Let's see how to represent a heap. Heaps can be represented using trees and arrays. Figures 7 and 8 show how we use binary trees and arrays to represent binary heaps.

Fig 7. Binary Tree Representation of a Heap

Insert image description here

Fig 8. Array Representation of a Heap

Heaps can be of 2 types.

· Min-heap - The parent's key is less than or equal to the child's key. This is called the min-heap attribute. The root will contain the minimum value of the heap.

· Maximum heap size - The parent's key is greater than or equal to the child's key. This is called the max-heap attribute. The root will contain the maximum size of the heap.

Applications of Heap
· Used to implement priority queues because priority values can be ordered based on heap properties.

· Queue functionality can be implemented using a heap in O(log n) time.

· Used to find the k smallest (or largest) values in a given array.

· Used in the heap sort algorithm.

8. Figure

A graph consists of a finite set of vertices or nodes and a set of edges connecting these vertices.

The order of a graph is the number of vertices in the graph. The size of a graph is the number of edges in the graph.

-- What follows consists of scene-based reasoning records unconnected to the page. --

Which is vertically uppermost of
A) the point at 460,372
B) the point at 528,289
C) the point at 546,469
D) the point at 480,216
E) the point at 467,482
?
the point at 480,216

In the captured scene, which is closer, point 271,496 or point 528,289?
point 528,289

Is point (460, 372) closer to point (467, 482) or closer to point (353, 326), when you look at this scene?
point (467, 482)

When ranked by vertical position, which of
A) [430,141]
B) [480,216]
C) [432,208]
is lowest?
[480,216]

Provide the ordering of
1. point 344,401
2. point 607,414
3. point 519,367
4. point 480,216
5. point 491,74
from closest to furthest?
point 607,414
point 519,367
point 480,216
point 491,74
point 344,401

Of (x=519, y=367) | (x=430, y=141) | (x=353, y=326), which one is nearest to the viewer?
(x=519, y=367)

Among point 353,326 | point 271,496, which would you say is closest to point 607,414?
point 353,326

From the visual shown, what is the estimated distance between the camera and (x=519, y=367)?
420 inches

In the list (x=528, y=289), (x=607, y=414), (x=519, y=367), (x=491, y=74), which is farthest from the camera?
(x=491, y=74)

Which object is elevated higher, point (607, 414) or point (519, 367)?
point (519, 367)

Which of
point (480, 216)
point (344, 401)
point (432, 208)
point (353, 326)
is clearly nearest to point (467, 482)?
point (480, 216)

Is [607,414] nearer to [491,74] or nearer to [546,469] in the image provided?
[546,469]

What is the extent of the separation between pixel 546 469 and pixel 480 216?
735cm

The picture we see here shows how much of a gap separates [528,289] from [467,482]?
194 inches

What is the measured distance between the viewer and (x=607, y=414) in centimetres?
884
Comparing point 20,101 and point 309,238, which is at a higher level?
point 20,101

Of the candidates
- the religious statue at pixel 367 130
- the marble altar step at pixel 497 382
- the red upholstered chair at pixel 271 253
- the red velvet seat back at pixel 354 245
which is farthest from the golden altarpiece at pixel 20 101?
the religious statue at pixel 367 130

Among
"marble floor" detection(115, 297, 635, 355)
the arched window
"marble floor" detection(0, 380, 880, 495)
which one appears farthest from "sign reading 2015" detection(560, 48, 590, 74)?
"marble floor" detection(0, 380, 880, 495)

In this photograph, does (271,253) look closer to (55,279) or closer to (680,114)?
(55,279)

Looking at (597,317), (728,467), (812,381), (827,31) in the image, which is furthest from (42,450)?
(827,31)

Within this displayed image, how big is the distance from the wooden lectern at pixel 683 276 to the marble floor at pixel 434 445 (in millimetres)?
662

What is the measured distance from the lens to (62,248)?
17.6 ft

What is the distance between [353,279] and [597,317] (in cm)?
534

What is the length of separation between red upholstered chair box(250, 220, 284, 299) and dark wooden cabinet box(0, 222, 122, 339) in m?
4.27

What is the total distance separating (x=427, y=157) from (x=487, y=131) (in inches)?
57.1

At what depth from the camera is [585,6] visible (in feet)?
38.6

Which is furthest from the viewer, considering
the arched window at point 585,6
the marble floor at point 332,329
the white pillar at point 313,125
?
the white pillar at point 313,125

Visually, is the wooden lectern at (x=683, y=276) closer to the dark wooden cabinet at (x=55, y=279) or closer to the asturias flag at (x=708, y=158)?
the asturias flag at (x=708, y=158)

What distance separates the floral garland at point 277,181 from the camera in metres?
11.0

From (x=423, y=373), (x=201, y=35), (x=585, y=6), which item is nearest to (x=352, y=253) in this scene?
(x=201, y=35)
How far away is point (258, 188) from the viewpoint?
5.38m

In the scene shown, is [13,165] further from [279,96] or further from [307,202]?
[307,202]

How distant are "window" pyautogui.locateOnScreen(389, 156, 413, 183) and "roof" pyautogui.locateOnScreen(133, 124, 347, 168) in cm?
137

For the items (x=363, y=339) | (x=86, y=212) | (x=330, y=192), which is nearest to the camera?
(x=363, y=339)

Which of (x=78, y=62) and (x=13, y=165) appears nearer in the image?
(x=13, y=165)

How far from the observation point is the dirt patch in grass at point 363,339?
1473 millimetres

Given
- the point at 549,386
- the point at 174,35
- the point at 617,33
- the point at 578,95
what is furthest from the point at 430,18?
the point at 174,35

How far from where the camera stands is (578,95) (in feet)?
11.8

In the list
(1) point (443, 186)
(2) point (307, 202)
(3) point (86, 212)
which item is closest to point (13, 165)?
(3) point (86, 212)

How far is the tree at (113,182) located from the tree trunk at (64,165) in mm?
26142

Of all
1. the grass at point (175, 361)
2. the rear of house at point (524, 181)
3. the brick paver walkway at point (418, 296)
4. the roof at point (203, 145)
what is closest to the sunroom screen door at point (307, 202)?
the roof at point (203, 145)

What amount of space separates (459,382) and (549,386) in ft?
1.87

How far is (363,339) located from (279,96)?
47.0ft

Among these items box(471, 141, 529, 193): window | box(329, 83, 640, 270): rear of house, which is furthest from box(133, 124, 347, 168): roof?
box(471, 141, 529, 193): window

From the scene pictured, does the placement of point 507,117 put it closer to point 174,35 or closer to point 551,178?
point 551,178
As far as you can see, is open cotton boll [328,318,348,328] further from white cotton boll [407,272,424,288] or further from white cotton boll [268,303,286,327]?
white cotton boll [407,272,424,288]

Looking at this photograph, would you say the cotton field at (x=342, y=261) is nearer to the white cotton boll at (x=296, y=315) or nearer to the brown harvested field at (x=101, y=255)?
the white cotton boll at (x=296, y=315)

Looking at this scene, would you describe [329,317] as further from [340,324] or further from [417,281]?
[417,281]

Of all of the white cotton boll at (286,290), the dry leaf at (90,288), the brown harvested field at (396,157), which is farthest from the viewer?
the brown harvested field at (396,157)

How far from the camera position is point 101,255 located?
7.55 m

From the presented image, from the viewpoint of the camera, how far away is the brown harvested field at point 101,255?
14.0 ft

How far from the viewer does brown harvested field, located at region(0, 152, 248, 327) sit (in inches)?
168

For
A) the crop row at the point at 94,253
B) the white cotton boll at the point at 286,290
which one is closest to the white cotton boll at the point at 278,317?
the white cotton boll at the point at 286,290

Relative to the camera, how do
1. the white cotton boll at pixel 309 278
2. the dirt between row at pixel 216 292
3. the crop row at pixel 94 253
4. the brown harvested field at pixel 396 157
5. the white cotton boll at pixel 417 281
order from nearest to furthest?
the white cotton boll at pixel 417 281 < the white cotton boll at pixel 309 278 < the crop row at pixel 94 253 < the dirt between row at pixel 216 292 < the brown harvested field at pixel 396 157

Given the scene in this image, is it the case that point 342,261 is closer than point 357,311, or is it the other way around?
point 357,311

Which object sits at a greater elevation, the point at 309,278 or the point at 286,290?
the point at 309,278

If two nodes are connected to each other by the same edge, they are called adjacent nodes.

Directed Graph
A graph G is called a directed graph if all its edges have directions indicating what is the starting vertex and what is the ending vertex.

We say that (u, v) is incident on or leaves vertex u and then incident on or enters vertex v.

Self-loop: an edge from a vertex to itself.

Undirected Graph
If all the edges of a graph G have no direction, it is called an undirected graph. It can propagate between two vertices in two ways.

A vertex is said to be isolated if it is not connected to any other node in the graph.
Insert image description here

Fig 9. Visualization of Terminology of Graphs

Applications of graphs
· Used to represent social media networks. Each user is a vertex, and an edge is created when users are connected.

· Web pages and links used to represent search engines. Web pages on the Internet are linked to each other through hyperlinks. Each page is a vertex, and the hyperlink between two pages is an edge. Used for page ranking in Google.

· Used to represent locations and routes in GPS. Locations are vertices, and routes connecting locations are edges. Used to calculate the shortest path between two locations.